21      Por Decisão do presidente do Tribunal de Justiça de 5 de fevereiro de 2019, os processos C‑798/18 e C‑799/18 foram apensados para efeitos das fases escrita e oral e do acórdão.

 Quanto à questão prejudicial

22      Com a sua questão, o órgão jurisdicional de reenvio pergunta, em substância, se o artigo 3.o, n.o 3, alínea a), da Diretiva 2009/28 e os artigos 16.o e 17.o da Carta, lidos à luz dos princípios da segurança jurídica e da proteção da confiança legítima, bem como o artigo 10.o da Carta da Energia devem ser interpretados no sentido de que se opõem a uma regulamentação nacional que prevê a redução ou o adiamento do pagamento dos incentivos para a energia produzida pelas instalações solares fotovoltaicas concedidos anteriormente por decisões administrativas e confirmados por convenções ad hoc celebradas entre os operadores dessas instalações e uma empresa pública.

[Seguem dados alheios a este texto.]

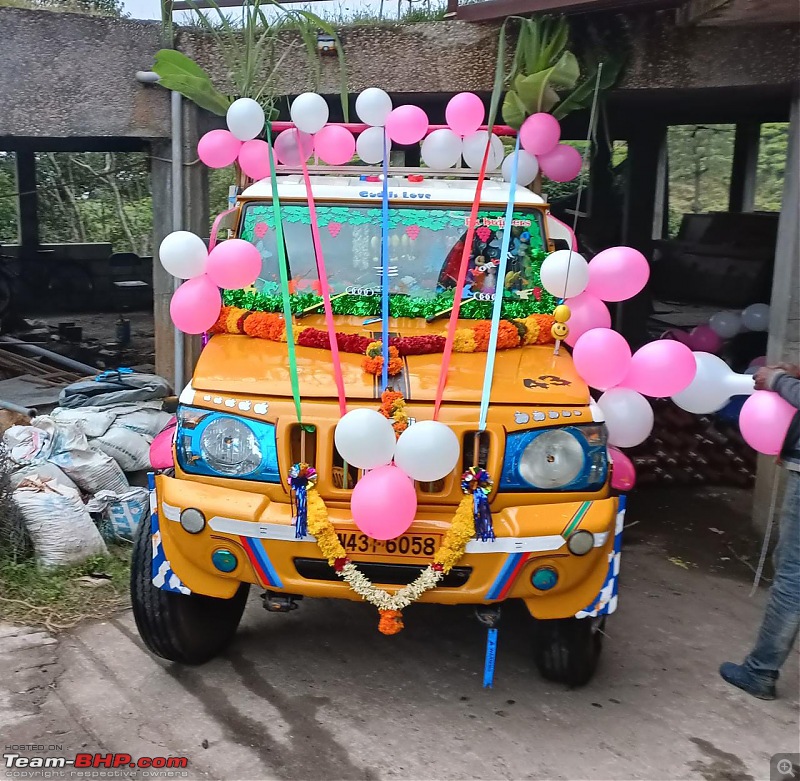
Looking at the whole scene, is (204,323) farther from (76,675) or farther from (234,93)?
(234,93)

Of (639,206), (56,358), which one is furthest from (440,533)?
(639,206)

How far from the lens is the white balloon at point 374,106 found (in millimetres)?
4938

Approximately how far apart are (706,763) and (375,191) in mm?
2867

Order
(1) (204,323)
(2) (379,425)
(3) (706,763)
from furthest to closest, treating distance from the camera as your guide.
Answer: (1) (204,323) → (3) (706,763) → (2) (379,425)

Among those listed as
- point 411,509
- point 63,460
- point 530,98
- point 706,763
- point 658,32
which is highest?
point 658,32

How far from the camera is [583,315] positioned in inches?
158

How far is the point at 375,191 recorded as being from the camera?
4383 millimetres

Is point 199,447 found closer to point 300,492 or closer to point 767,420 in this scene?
point 300,492

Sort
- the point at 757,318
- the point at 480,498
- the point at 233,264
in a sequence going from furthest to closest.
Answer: the point at 757,318 < the point at 233,264 < the point at 480,498

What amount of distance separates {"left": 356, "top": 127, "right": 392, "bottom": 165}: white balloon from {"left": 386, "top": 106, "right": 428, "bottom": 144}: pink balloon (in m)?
0.06

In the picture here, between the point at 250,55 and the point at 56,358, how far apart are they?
493 centimetres

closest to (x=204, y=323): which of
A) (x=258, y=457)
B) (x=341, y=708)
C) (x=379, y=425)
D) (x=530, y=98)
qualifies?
(x=258, y=457)

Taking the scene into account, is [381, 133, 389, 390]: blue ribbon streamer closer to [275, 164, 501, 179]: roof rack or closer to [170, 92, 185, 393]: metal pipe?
[275, 164, 501, 179]: roof rack

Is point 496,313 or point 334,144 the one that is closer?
point 496,313
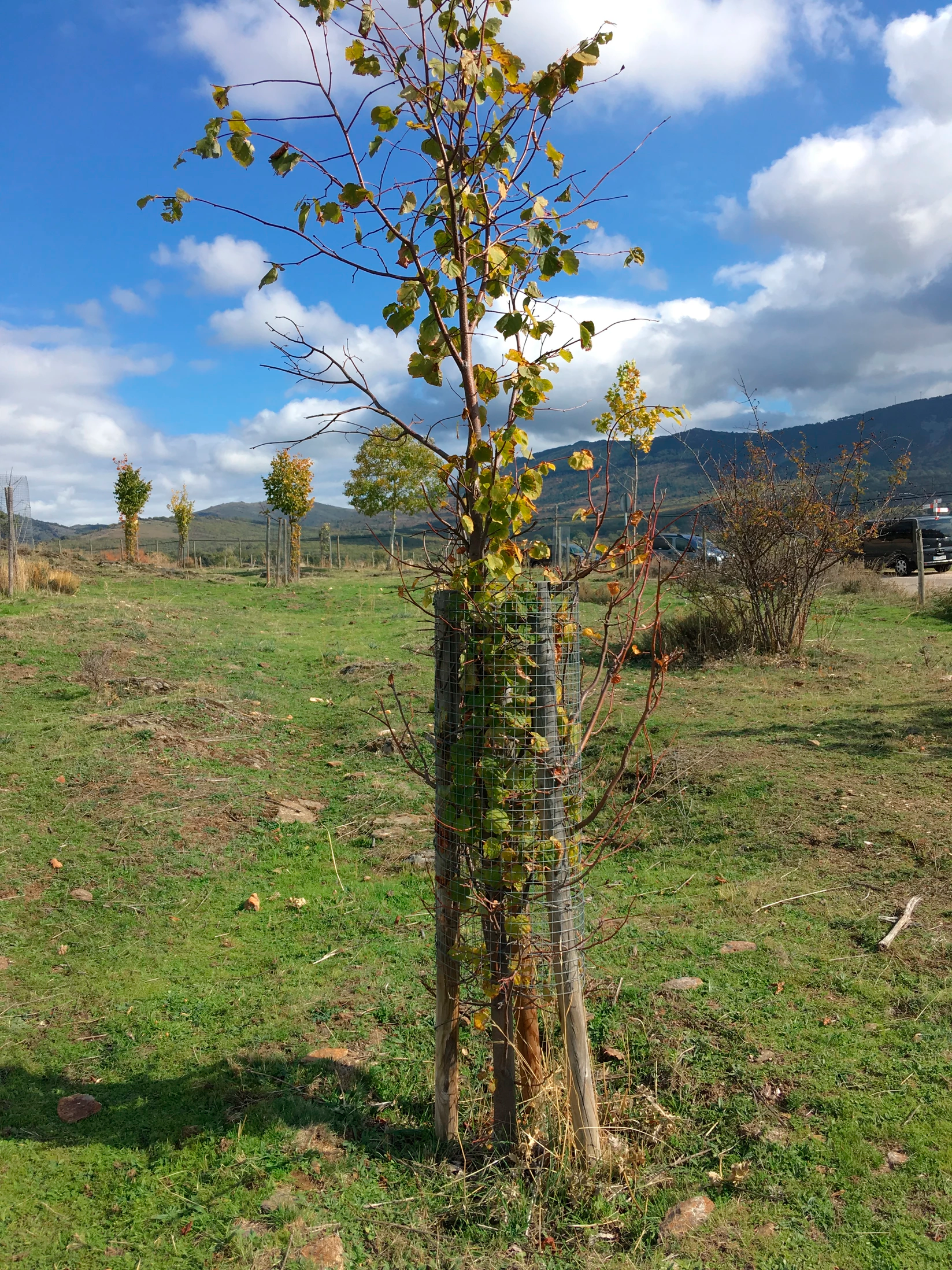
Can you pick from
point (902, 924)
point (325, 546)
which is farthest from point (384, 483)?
point (902, 924)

23      Esse órgão jurisdicional salienta que o artigo 26.o do Decreto‑Lei n.o 91/2014 reorganizou os incentivos para as instalações com uma potência superior a 200 kW, concedidos ao abrigo do artigo 7.o do Decreto Legislativo n.o 387/2003 ou do artigo 25.o do Decreto Legislativo n.o 28/2011, a fim de otimizar a gestão dos prazos de cobrança e de pagamento dos incentivos e favorecer uma política mais sustentável de apoio às energias renováveis. Assim, este artigo 26.o previu, no seu n.o 2, que, a partir do segundo semestre de 2014, as tarifas de incentivo devem ser pagas em prestações mensais sucessivas, no montante correspondente a 90 % da capacidade de produção média anual estimada de cada instalação, durante o ano civil de produção, procedendo‑se, em seguida, ao acerto em função da produção efetiva. Além disso, estabeleceu a transição para um sistema tarifário diferente segundo uma das opções indicadas no seu n.o 3, a saber, a extensão da duração do incentivo, que é aumentada para 24 anos, com uma redução proporcional dos pagamentos anuais numa determinada percentagem, a redução dos montantes para o período de 2015 a 2019, compensada por um aumento para o período posterior, ou uma redução da tarifa numa percentagem a determinar em função da potência nominal das instalações.

24      O órgão jurisdicional de reenvio considera que o referido artigo 26.o pode ser contrário ao direito da União, uma vez que reduziu as tarifas e alterou as modalidades de pagamento de incentivos já concedidos em aplicação do artigo 7.o do Decreto Legislativo n.o 387/2003 e do artigo 25.o, n.o 10, do Decreto Legislativo n.o 28/2011 e confirmadas através de convenções celebradas individualmente pela GSE com os operadores das instalações fotovoltaicas, que indicam as tarifas de incentivo concretas e as modalidades específicas do seu pagamento para um período de 20 anos.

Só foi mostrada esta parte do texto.